Лиля смотрела на дисплей мобильного.
– А он правда в центральной лаборатории ЭКУ занимался разработкой банка данных? – спросила Катя.
Звонок.
– Ну вот видишь, психанул, а теперь одумался, сейчас он тебе все объяснит! – Катя толкнула подругу: давай скорей отвечай!
Звонили с работы.
– Лиля Ивановна, на квартире по месту жительства Марины Тумак нет, соседка сказала, что видела ее утром, когда с собакой гуляла, Тумак в такси садилась. Мы оставили засаду на всякий случай. Вы скоро вернетесь? Шеф о вас уже дважды справлялся.
Припарковавшись у центральной проходной Петровки, 38, шофер Белоусова Крабов спал невинным сном младенца, откинувшись на сиденье, включив кондиционер, до тех пор, пока в стекло служебного «Мерседеса» не постучали – властно и настойчиво.
Крабов мгновенно проснулся (привычка!), встрепенулся (тоже привычка) и уже хотел открыть двери – шеф наконец-то закончил на Петровке все свои дела, как вдруг узрел у машины двоих – одного в форме сотрудника ГИБДД, второго в штатском, но тоже явно «оттуда».
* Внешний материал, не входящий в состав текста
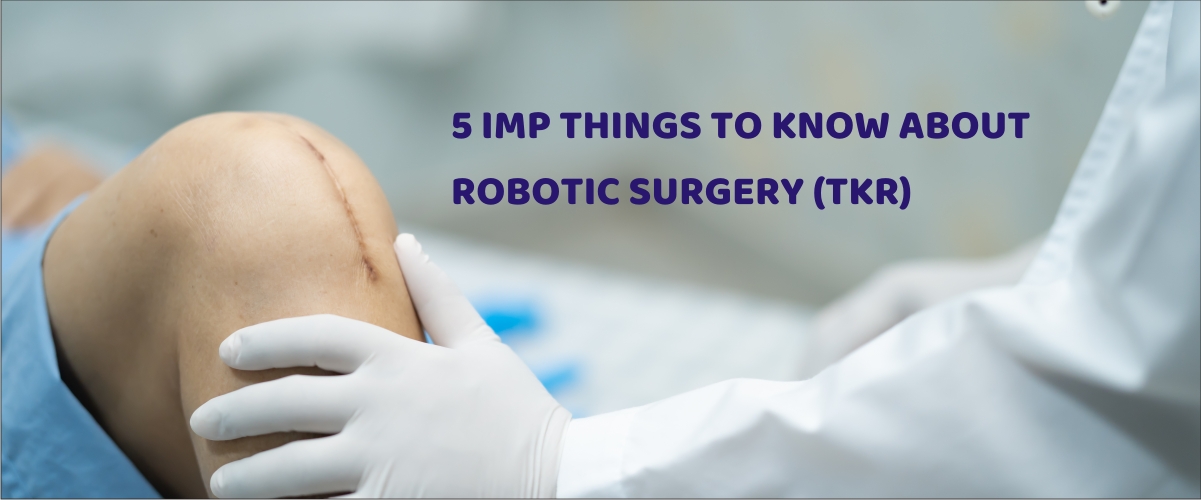 5 IMP THINGS TO KNOW ABOUT ROBOTIC SURGERY (TKR)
– Можете ехать, Белоусову сегодня машина не понадобится, – объявил штатский.
– И завтра тоже, – дополнил гаишник.
– Почему? – Крабов вытаращил глаза от удивления.
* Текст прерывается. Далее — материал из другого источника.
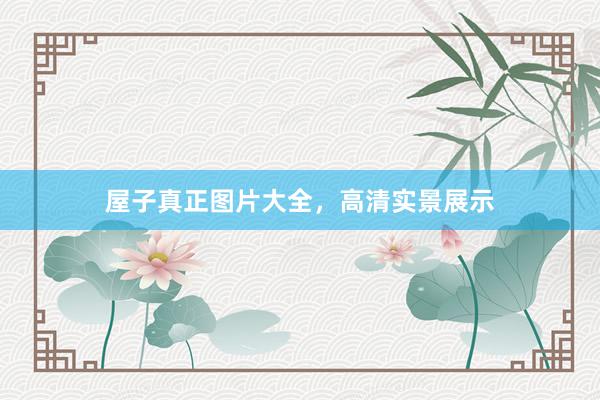 屋子真正图片大全，高清实景展示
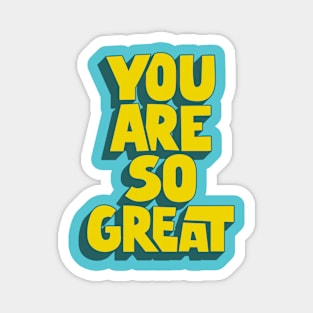 You Are So Great Magnet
– На казенный счет теперь повезут. Все, поезжайте, свободны.
Крабов зарулил, засуетился, быстрей, быстрей – по Петровке к бульвару – и тут лишь осознал. «Взятка! Ну, мать честная, ну Глеб Сергеевич... Как пить дать – взятка, больше-то за что? Ну дела, приехал на машине к операм, бугор бугром, а теперь вот под белы руки да за казенный счет...»
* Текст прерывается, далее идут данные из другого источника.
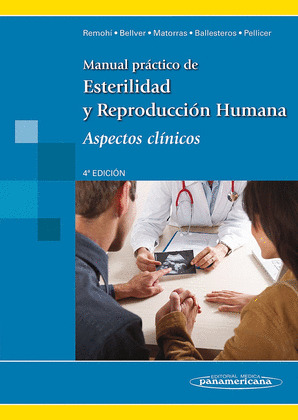 MANUAL PRACTICO DE ESTERILIDAD Y REPRODUCION HUMANA, ASPECTOS CLINICOS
У светофора Крабов остановился. Глянул в зеркало заднего вида, пригладил темные волосы, стряхнул прилипшую к усам крошку. Свободен... Ах, шеф-шеф, вот тебе и судейский... Сердце наполнилось ликованием и горечью. Ликованием оттого, что... ну, в общем, паскудное чувство – кто не рад беде ближнего своего? А горечью... да потому что все, финиш – как-то разом вдруг кончилось... А бывало, сколько раз возил его – то в Общественную палату, то в Минюст, то в Счетную палату, то к любовнице... той, что журналом мод заведовала, то в ресторан итальянский на бульваре обедать... пицца там королевская, объеденье... а то на кладбище, где дочка его, царствие ей небесное, а если потребуется, то и куда подальше... в Переславль-Залесский, где одни церкви да монастыри... Дорогой едешь, номера-то федеральные, сразу видно: департамент судебный, вся эта мелочь гаишная только под козырек.
Ну а теперь вот «свободен». И куда теперь – в гараж? Доехав до Пушкинской площади, Крабов решил рвануть к матери – проведать, домашнего борща похлебать. А в гараж можно позже, там всю ночь диспетчер дежурит.
Мать Крабова жила в Текстильщиках, и добираться туда в час пик пришлось сквозь бесконечные пробки. Но Крабов уже никуда не спешил. На дорогу он тоже мало обращал внимания. Успеется... теперь сам себе голова... Свободен! А Белоусов-то, эх... интересно, сколько ему дадут?